• **Assigned task**:
In the entries that follow, find the line containing "6) Hunting Tales"; from there, copy every line exactly through the line containing "44) Maud's Cat".

___ Given entries ___

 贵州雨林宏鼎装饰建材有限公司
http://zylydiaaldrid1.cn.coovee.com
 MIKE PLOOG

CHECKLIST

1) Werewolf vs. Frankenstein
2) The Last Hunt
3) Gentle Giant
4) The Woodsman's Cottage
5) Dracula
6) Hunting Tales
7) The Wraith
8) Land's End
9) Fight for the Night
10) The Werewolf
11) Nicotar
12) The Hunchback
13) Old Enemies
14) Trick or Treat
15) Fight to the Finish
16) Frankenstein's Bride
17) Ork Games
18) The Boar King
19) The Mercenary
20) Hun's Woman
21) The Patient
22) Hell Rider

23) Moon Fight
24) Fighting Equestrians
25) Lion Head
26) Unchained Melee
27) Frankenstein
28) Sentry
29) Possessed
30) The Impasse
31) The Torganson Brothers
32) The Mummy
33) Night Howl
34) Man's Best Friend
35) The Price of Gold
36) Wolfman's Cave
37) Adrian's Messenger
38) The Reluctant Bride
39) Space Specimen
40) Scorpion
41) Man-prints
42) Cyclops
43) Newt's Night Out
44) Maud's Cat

___
___ Given entries ___

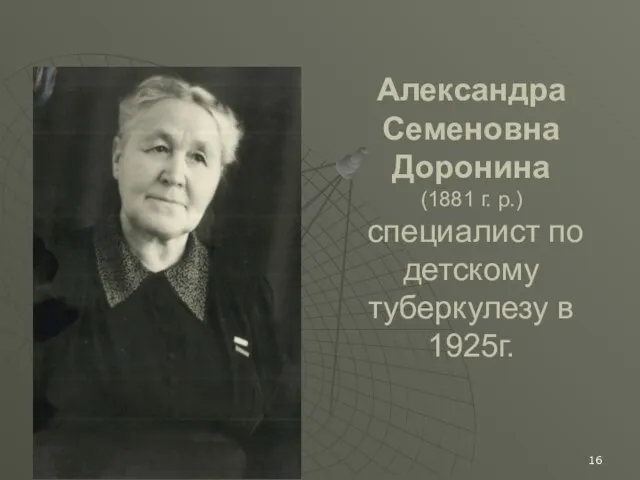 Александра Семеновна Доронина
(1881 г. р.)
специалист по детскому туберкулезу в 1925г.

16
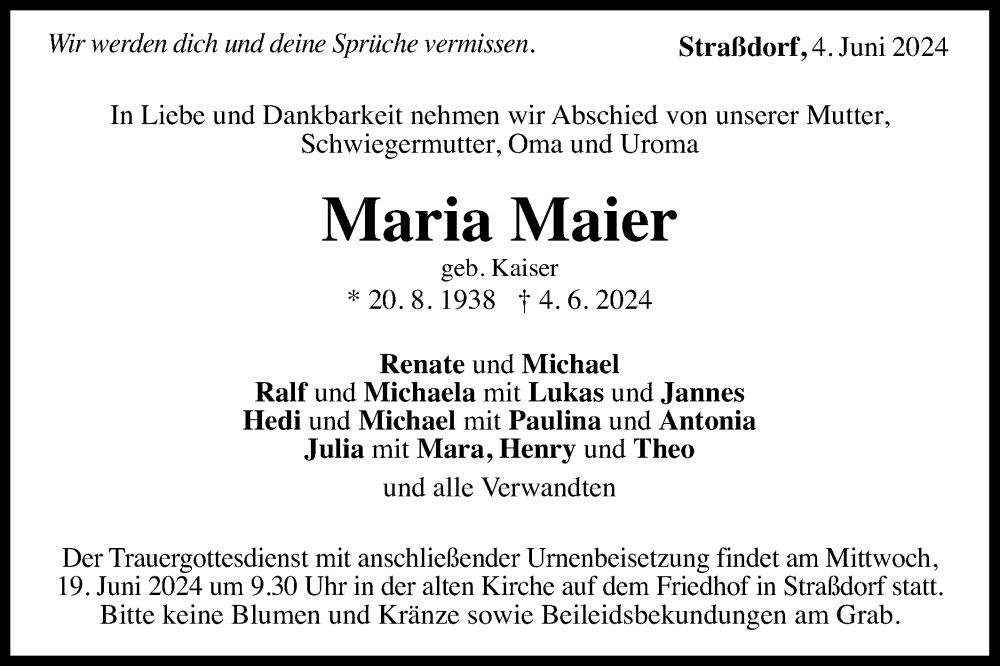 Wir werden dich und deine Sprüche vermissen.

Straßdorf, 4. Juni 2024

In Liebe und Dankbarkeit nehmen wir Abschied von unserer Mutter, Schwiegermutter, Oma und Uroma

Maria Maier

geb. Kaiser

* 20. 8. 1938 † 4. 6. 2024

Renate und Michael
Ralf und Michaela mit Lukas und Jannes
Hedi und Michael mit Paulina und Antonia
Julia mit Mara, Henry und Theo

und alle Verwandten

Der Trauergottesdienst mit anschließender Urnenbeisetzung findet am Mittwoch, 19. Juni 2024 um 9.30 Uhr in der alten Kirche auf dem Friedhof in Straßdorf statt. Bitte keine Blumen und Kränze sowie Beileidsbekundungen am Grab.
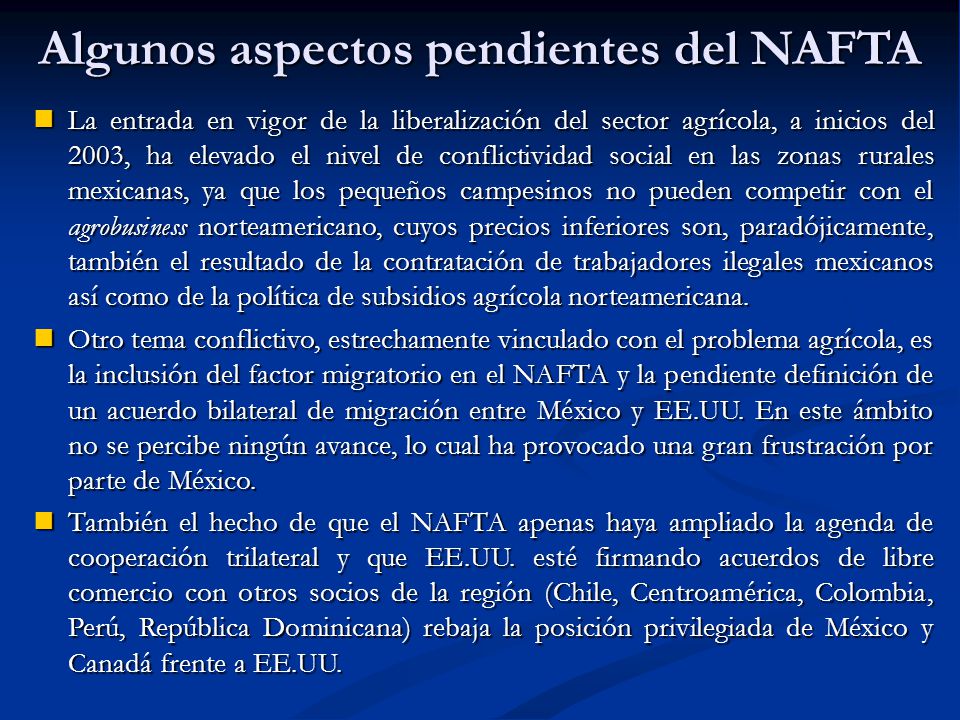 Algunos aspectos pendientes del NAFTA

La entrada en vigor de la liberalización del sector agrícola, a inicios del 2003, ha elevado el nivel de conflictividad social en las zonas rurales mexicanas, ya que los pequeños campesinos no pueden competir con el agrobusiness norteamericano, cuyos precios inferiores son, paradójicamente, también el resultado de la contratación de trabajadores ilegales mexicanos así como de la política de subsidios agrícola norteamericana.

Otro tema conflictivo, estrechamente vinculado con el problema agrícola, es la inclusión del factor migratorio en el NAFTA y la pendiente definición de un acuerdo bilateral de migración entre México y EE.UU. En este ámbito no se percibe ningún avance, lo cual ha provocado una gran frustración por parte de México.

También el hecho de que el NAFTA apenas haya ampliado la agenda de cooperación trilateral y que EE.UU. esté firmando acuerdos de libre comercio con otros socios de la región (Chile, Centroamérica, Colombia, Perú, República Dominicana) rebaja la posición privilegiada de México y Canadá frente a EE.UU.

___

• **Solution**:
6) Hunting Tales
7) The Wraith
8) Land's End
9) Fight for the Night
10) The Werewolf
11) Nicotar
12) The Hunchback
13) Old Enemies
14) Trick or Treat
15) Fight to the Finish
16) Frankenstein's Bride
17) Ork Games
18) The Boar King
19) The Mercenary
20) Hun's Woman
21) The Patient
22) Hell Rider

23) Moon Fight
24) Fighting Equestrians
25) Lion Head
26) Unchained Melee
27) Frankenstein
28) Sentry
29) Possessed
30) The Impasse
31) The Torganson Brothers
32) The Mummy
33) Night Howl
34) Man's Best Friend
35) The Price of Gold
36) Wolfman's Cave
37) Adrian's Messenger
38) The Reluctant Bride
39) Space Specimen
40) Scorpion
41) Man-prints
42) Cyclops
43) Newt's Night Out
44) Maud's Cat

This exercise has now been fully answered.